Yes it is. People have been writing things down for a long time. There are contemporaneous records of the Roman emperors, but the earliest records about Jesus date to about a hundred years after he is said to have existed. That's like me writing about someone in 1911. The thing people believe isn't the man if they had never seen him. They believe the stories about the man.

you don't ask for a written record that there's disney land in california when everybody's talking about it.
That's only because it's not that important to me. But if it did become important, I'm sure it would not be hard to find rooms full of historical documents about Disneyland.

it's absolutely unreasonable, and i'm not surprised you're blind to it,along with most if not everybody here, that it's inconceivably weird and strange and downright dumb, to disbelieve in simply the most known man in the history of mankind. if some guy named Zork climbed everest, shouted in a voice that could be heard in a 1000 mile radius circle, parted the clouds around the mountain and peed into the sky and his pee solidified to create another moon, and there were no cameras to capture it, but people spoke about it for centuries and saw the yellow moon overhead and passed down stories of what the man looked like and what he said and his life and how he died etc etc..
..it would be illogical to doubt the story.
until we send a satellite to that moon and analyze it and find it wasn't pee, and that it existed gazillions of years before the alleged story took place. then we can refute it. till then, it stands.
So all stories can be considered true as long as enough people believe it? That's just about the stupidest thing I've ever heard.
 
:rolleyes:

try to seriously and deeply think about what i said. bible contradictions and no proof for god aside.
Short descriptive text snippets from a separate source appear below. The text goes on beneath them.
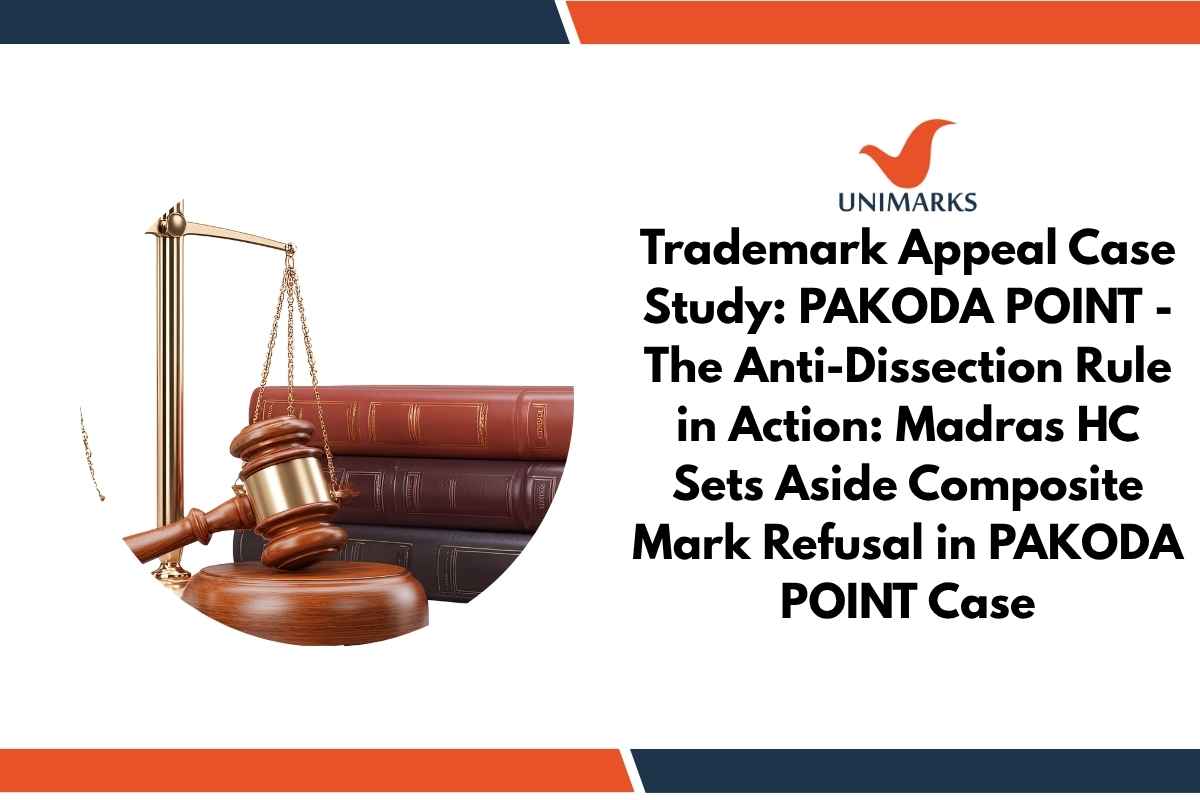 Trademark Appeal Case Study: PAKODA POINT - The Anti-Dissection Rule in Action: Madras HC Sets Aside Composite Mark Refusal in PAKODA POINT Case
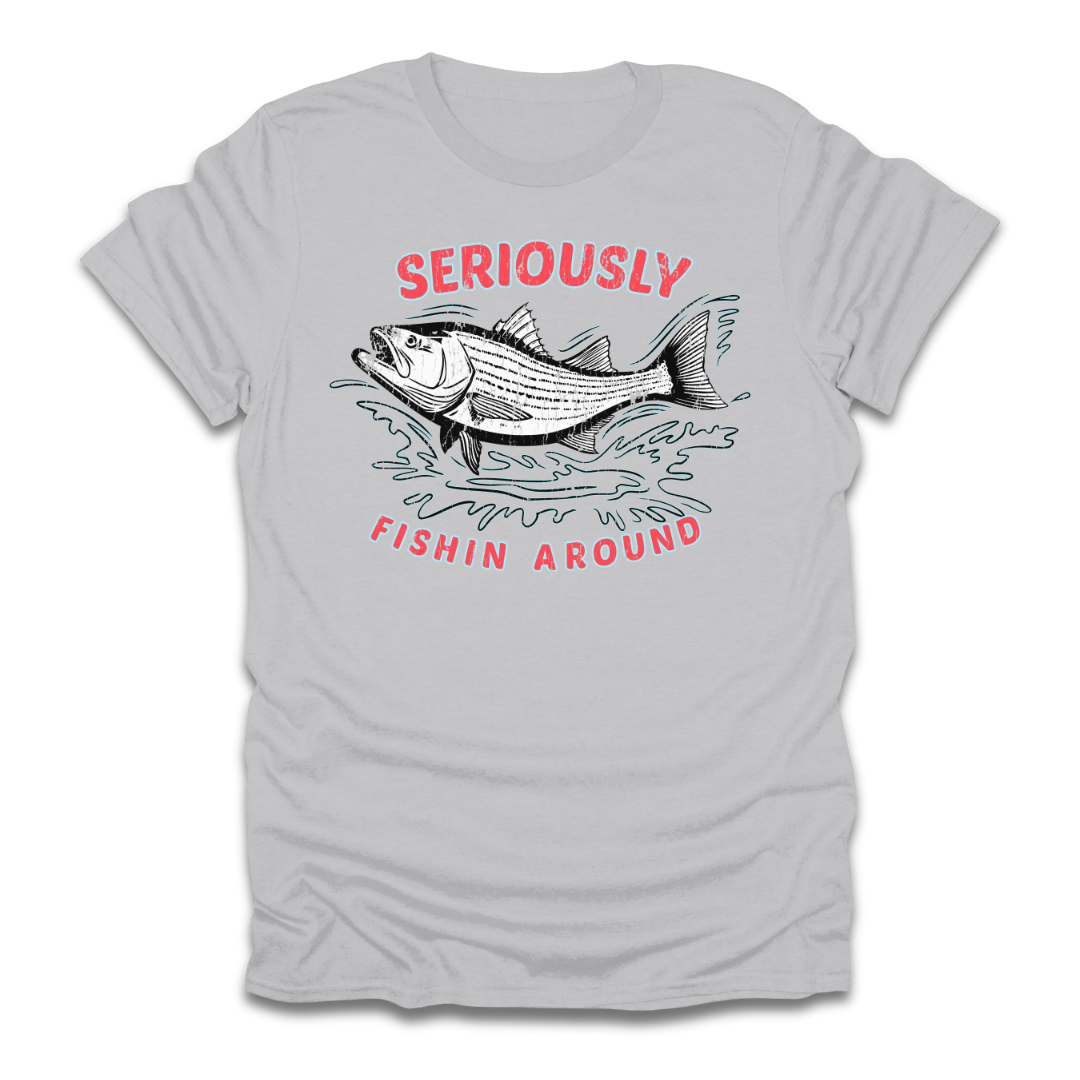 Seriously Fishin Around Striped Bass T-Shirt
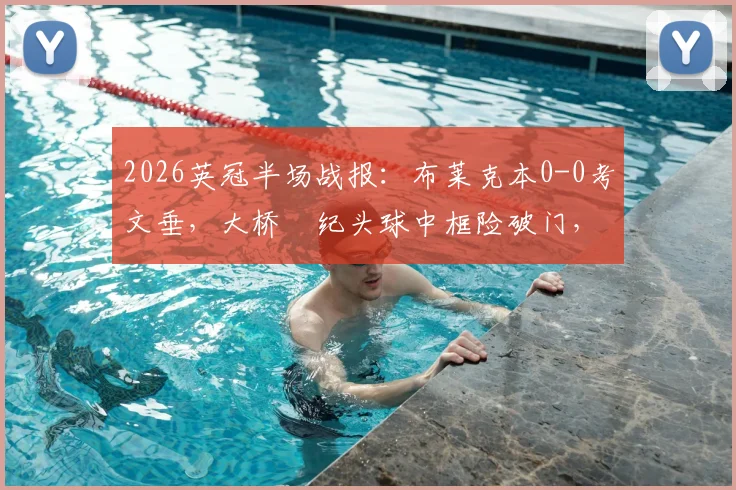 2026英冠半场战报：布莱克本0-0考文垂，大桥祐纪头球中框险破门，半场数据及回放解读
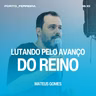 Lutando Pelo Avanço do Reino - Mateus Gomes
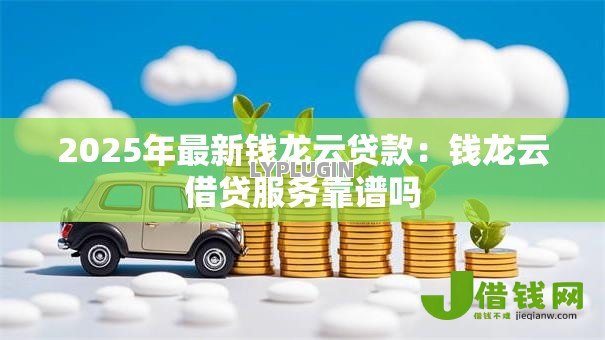 2025年最新钱龙云贷款：钱龙云借贷服务靠谱吗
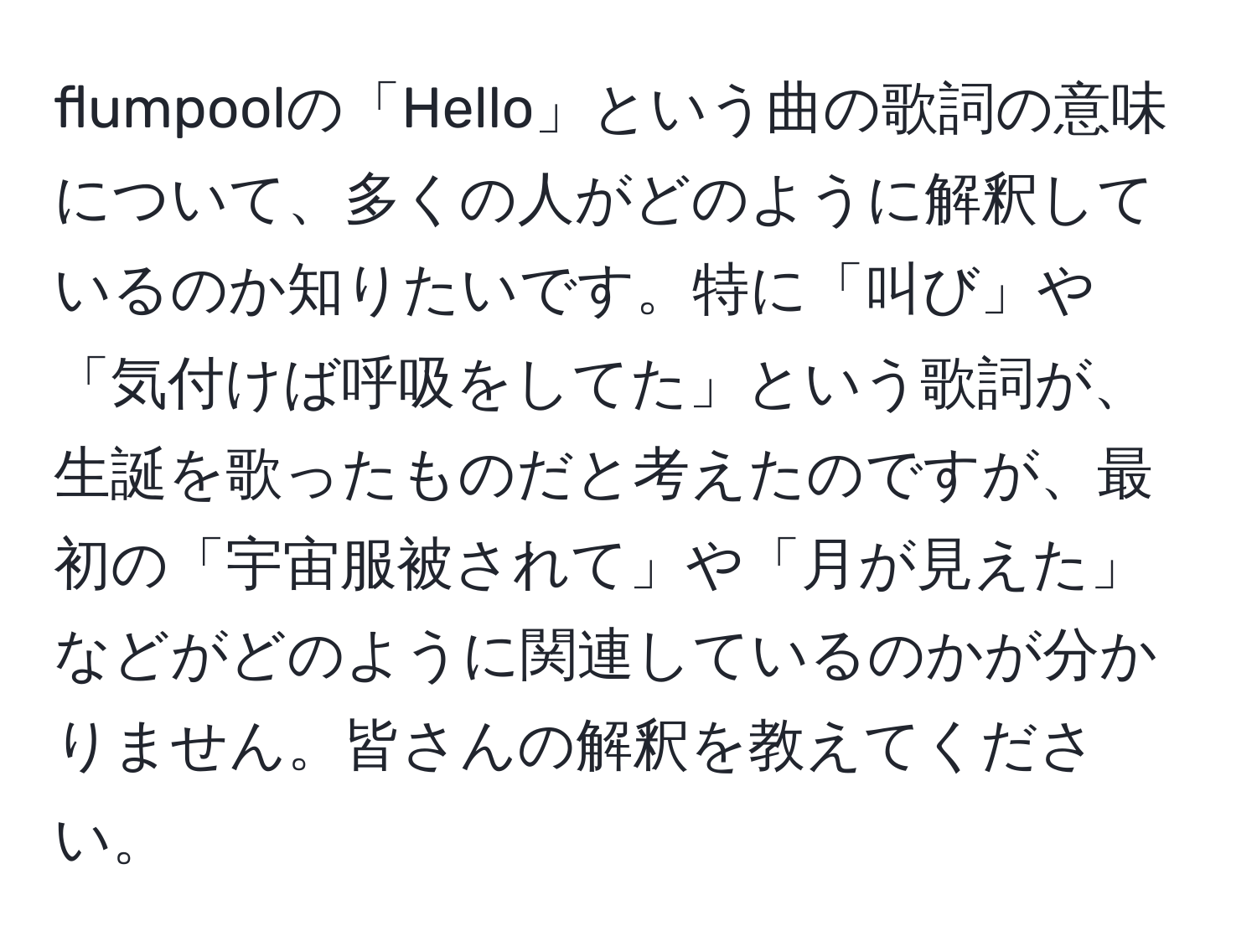 flumpoolの「Hello」という曲の歌詞の意味について、多くの人がどのように解釈しているのか知りたいです。特に「叫び」や「気付けば呼吸をしてた」という歌詞が、生誕を歌ったものだと考えたのですが、最初の「宇宙服被されて」や「月が見えた」などがどのように関連しているのかが分かりません。皆さんの解釈を教えてください。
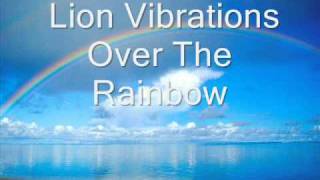 Lion Vibrations - Over The Rainbow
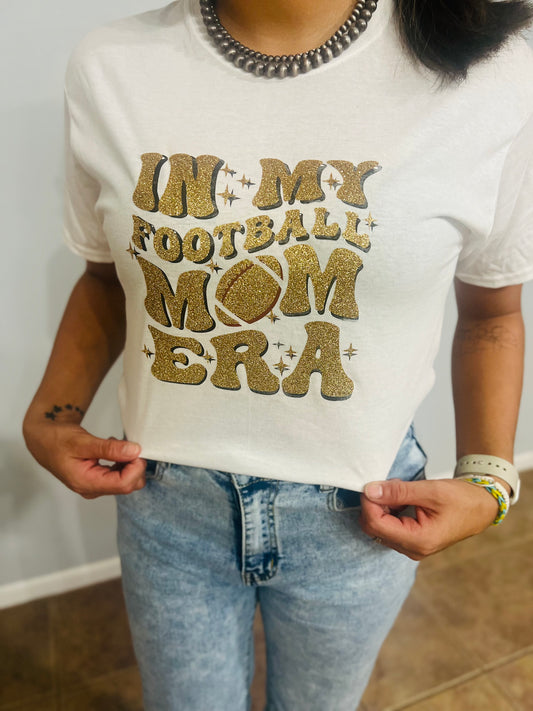 “In my football mom era” t shirt.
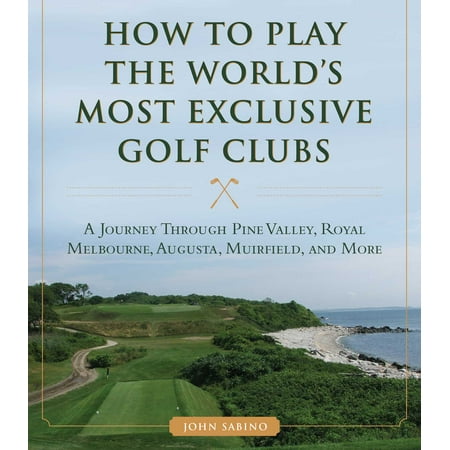 How to Play the World's Most Exclusive Golf Clubs : A Journey through Pine Valley, Royal Melbourne, Augusta, Muirfield, and (Best Golf Clubs In The World)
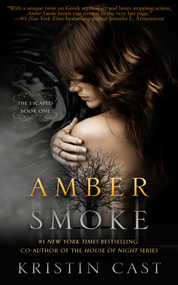 Amber Smoke (The Escaped - Book One) by Kristin Cast, 9781626815537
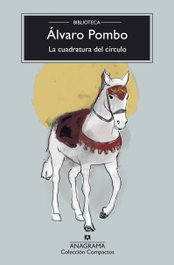 La cuadratura del círculo, Álvaro Pombo - ANAGRAMA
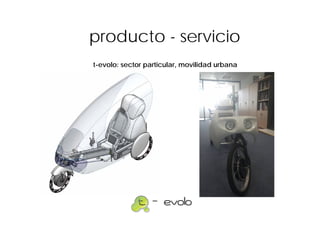 producto - servicio
t-evolo: sector particular, movilidad urbana
 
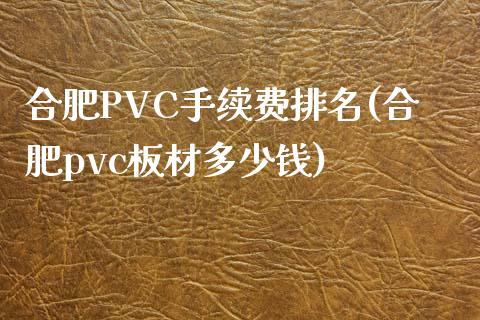 合肥PVC手续费排名(合肥pvc板材多少钱)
I have thought about it. But I guess you haven't. If the Emperor didn't embrace Christianity, it would have died out like so many other cults from the same era. The Bible wasn't even written by the disciples, did you know that? The various gospels are just named after them.

I'm willing to consider that there was a Jesus, mostly for the purposes of arguing about Christianity. But there didn't have to be. There was, for instance, no Lao Tzu, the alleged author of the Tao Te Ching, a book that has defined Taoism for centuries.
 
when that bunch is most of humanity, it's the logical thing to believe.

But believing something just because others believe it is not logical. You're making a decision to believe in something for a reason unrelated to that thing.

and the illogical thing not to.(without a reason)

Well, wait. Who said there wasn't a reason not to? Everyone believing in something does not imply that there is no reason to believe otherwise. Everyone believed the world was flat, but there was evidence to the contrary. Everyone believed the Earth was the center of the universe, but there was evidence to the contrary.
 
I have thought about it. But I guess you haven't. If the Em

I'm willing to consider that there was a Jesus, mostly for the purposes of arguing about Christianity. But there didn't have to be. There was, for instance, no Lao Tzu, the alleged author of the Tao Te Ching, a book that has defined Taoism for centuries.

I'm not sure how you mean the part in bold. Do you mean that there did not have to be an historical Jesus for Christianity to begin, or there did not have to be an historical Jesus for Christianity to work? If you mean the former, I can agree.
 
I guess Christians would care whether there was a historical Jesus, but in many other religions, the philosophy speaks for itself. I don't care if there was a historical Socrates, for instance, we have the words, and it's the ideas that count. I do think Christianity works for Christians whether or not Jesus was real. Their "having a relationship with Jesus Christ" is all in their minds.

As to whether Christianity could begin without Jesus, it did begin without Jesus. Jesus was a Jew, not a Christian. If there wasn't a Jesus, it could be that Christian legends are based on another person, or an even older myth, or based on the stories of several people that were combined into one over time. I don't think there was a Moses, either.